SET PROBLEM:
Reproduce verbatim the lines of the items below, starting at the line containing "How far is the green" and ending at the line containing "1379 inches", with both of those lines included.

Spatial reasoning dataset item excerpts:

· · · · ·

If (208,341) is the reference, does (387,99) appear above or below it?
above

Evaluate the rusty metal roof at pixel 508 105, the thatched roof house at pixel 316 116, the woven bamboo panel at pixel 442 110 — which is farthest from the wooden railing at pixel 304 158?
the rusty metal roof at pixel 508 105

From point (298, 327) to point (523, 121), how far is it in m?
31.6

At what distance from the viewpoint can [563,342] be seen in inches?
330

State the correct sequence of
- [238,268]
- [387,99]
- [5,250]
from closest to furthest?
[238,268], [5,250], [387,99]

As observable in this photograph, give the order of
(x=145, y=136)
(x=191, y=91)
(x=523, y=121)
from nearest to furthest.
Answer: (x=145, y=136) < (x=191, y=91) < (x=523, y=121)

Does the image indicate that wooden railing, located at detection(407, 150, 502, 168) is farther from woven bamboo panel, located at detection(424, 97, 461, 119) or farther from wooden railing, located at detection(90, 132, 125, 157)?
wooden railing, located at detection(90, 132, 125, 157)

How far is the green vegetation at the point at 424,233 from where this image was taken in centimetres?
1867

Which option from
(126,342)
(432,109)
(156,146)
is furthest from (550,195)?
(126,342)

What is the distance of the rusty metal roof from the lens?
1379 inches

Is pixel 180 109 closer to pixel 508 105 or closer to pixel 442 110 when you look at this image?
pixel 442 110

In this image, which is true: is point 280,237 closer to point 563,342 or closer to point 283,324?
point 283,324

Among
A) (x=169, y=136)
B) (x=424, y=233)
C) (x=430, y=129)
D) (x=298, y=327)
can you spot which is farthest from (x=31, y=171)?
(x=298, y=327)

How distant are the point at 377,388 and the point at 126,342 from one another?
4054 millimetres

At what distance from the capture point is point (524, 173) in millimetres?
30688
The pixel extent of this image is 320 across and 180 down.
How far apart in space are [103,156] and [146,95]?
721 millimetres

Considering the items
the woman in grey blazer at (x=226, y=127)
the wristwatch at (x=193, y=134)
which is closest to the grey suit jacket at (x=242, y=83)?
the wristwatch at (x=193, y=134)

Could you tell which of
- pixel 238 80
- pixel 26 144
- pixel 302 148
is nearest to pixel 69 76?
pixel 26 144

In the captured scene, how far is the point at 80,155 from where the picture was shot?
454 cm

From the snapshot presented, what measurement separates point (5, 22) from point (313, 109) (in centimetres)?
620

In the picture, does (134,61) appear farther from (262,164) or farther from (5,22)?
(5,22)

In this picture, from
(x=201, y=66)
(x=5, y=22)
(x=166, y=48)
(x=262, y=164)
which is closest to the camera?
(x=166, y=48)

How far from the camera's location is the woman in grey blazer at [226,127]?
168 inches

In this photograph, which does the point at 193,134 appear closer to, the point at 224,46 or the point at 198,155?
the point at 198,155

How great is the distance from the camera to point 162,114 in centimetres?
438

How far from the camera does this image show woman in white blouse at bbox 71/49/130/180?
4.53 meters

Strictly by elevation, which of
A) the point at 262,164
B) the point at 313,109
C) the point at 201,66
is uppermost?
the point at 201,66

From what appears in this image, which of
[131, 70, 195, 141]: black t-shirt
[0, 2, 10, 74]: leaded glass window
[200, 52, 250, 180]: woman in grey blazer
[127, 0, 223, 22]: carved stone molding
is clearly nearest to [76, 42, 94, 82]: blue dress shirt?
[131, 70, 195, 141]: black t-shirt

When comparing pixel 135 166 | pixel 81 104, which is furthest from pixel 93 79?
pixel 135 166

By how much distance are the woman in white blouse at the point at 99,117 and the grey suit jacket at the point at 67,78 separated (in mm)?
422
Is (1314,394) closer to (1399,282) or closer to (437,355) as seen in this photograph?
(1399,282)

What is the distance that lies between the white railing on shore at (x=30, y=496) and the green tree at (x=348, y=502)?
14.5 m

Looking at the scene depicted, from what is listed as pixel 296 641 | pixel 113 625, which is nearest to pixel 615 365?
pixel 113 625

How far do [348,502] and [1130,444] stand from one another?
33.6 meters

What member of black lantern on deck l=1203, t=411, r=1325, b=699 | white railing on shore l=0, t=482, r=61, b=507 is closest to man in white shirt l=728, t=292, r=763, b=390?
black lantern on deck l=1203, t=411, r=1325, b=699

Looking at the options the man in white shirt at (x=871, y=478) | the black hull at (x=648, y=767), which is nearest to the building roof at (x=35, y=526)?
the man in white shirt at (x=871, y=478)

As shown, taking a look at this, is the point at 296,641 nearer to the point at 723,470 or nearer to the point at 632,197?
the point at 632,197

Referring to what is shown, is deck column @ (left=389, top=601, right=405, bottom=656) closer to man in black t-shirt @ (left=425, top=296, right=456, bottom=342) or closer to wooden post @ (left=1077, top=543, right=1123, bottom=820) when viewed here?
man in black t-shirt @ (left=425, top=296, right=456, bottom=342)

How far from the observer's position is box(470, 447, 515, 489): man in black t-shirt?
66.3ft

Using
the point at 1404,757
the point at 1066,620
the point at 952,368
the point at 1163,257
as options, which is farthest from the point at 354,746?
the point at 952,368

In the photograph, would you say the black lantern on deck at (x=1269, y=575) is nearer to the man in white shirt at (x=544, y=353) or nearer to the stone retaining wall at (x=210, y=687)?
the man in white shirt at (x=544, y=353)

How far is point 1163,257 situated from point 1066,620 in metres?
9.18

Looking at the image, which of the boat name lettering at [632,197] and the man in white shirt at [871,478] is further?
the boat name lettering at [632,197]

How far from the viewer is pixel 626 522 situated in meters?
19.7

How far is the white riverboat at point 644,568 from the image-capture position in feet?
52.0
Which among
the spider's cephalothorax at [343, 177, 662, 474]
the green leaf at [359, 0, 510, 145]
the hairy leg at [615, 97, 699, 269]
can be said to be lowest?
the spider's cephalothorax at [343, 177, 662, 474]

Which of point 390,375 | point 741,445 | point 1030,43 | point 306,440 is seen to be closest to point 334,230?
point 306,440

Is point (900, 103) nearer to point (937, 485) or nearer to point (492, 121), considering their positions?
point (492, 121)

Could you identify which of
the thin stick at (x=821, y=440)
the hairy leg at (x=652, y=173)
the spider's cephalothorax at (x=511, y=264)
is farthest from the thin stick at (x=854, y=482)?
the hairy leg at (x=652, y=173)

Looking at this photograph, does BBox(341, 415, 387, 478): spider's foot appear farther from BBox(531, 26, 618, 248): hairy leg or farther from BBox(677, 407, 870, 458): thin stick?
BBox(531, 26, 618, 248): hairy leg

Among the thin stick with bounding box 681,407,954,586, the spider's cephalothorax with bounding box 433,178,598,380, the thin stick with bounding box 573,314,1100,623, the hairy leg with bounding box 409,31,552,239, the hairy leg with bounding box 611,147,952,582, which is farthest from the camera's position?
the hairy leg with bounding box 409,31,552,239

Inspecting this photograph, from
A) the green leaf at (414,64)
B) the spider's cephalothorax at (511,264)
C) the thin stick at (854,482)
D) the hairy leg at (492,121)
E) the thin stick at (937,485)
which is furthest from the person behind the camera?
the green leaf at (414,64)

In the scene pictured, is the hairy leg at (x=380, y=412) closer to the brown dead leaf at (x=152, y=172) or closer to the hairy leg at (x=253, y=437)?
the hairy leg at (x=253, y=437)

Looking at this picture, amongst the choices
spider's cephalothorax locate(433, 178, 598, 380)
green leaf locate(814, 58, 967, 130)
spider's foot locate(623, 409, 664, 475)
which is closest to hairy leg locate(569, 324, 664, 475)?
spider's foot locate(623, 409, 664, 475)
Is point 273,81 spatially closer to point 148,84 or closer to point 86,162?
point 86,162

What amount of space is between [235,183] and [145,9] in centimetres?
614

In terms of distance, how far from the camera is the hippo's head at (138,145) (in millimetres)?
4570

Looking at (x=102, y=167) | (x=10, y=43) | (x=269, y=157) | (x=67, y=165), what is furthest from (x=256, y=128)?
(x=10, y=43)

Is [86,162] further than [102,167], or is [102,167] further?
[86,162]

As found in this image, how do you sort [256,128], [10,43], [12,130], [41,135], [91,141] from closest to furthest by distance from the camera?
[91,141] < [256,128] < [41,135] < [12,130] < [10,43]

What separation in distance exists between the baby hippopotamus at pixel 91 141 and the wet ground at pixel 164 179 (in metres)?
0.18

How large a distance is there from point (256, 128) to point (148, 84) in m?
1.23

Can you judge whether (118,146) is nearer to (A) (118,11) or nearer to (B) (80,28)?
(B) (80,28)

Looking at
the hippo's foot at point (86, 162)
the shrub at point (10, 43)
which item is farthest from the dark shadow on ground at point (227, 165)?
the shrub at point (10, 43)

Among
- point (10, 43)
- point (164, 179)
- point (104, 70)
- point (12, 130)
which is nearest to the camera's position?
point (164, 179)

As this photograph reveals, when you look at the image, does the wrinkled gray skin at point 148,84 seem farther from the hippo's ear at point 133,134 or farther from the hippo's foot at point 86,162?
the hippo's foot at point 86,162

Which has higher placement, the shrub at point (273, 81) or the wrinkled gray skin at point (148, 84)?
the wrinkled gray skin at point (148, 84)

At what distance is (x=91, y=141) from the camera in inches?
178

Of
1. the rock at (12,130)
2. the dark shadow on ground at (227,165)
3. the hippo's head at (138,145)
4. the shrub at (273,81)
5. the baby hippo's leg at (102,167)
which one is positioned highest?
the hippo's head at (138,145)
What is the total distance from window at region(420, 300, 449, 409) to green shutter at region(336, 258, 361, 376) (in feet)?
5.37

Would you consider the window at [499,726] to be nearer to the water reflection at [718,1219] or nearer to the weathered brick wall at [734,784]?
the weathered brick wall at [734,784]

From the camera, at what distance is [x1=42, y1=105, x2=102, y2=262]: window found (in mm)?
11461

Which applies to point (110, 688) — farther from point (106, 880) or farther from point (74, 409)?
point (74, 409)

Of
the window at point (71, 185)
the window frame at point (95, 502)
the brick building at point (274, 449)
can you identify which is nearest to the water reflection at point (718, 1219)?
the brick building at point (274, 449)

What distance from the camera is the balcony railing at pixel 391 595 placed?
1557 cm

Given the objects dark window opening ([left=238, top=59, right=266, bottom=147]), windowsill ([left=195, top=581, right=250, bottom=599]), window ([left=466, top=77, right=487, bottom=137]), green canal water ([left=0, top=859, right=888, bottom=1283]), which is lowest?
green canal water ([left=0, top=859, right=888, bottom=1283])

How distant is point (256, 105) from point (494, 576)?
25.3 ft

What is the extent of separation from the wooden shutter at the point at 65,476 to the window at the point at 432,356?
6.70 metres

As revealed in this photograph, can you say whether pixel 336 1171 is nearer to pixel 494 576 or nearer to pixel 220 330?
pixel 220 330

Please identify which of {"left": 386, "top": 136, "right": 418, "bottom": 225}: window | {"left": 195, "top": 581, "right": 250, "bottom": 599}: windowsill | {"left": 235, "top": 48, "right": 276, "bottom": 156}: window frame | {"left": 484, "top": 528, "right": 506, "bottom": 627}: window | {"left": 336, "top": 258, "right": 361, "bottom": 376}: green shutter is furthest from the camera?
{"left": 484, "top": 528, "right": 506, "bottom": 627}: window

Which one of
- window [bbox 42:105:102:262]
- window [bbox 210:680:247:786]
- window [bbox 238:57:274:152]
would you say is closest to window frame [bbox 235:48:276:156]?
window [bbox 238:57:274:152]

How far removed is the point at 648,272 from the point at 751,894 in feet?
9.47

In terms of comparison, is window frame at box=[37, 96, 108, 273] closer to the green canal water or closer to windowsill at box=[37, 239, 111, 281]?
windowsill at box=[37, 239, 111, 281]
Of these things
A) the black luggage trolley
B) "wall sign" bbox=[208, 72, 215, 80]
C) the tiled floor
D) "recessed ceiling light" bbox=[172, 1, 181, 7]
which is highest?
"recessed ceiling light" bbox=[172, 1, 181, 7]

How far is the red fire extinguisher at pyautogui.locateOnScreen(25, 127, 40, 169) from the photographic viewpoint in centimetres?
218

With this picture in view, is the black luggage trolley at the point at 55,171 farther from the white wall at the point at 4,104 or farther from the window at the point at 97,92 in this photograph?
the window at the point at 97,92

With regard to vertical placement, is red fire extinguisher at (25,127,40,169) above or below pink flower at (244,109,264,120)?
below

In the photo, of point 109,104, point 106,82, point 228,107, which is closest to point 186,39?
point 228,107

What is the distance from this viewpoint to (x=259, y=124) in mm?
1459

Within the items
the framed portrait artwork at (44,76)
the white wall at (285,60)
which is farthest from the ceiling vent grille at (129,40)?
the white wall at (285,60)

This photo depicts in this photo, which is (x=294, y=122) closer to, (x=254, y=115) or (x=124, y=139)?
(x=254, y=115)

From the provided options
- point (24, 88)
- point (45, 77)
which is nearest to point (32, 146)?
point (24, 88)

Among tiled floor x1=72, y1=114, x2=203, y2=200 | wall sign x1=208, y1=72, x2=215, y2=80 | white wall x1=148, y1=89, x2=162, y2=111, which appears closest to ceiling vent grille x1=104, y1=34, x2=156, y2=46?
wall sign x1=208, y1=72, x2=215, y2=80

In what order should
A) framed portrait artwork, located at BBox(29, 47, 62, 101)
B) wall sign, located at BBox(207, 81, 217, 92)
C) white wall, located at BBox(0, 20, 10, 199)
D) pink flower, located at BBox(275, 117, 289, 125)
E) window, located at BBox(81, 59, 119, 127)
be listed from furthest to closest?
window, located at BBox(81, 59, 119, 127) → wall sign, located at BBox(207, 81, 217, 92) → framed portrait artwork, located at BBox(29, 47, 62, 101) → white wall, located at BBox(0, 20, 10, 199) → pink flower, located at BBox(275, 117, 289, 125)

· · · · ·

EXPECTED OUTPUT:
How far is the green vegetation at the point at 424,233 from where this image was taken in centimetres?
1867

Which option from
(126,342)
(432,109)
(156,146)
is furthest from (550,195)?
(126,342)

What is the distance of the rusty metal roof from the lens?
1379 inches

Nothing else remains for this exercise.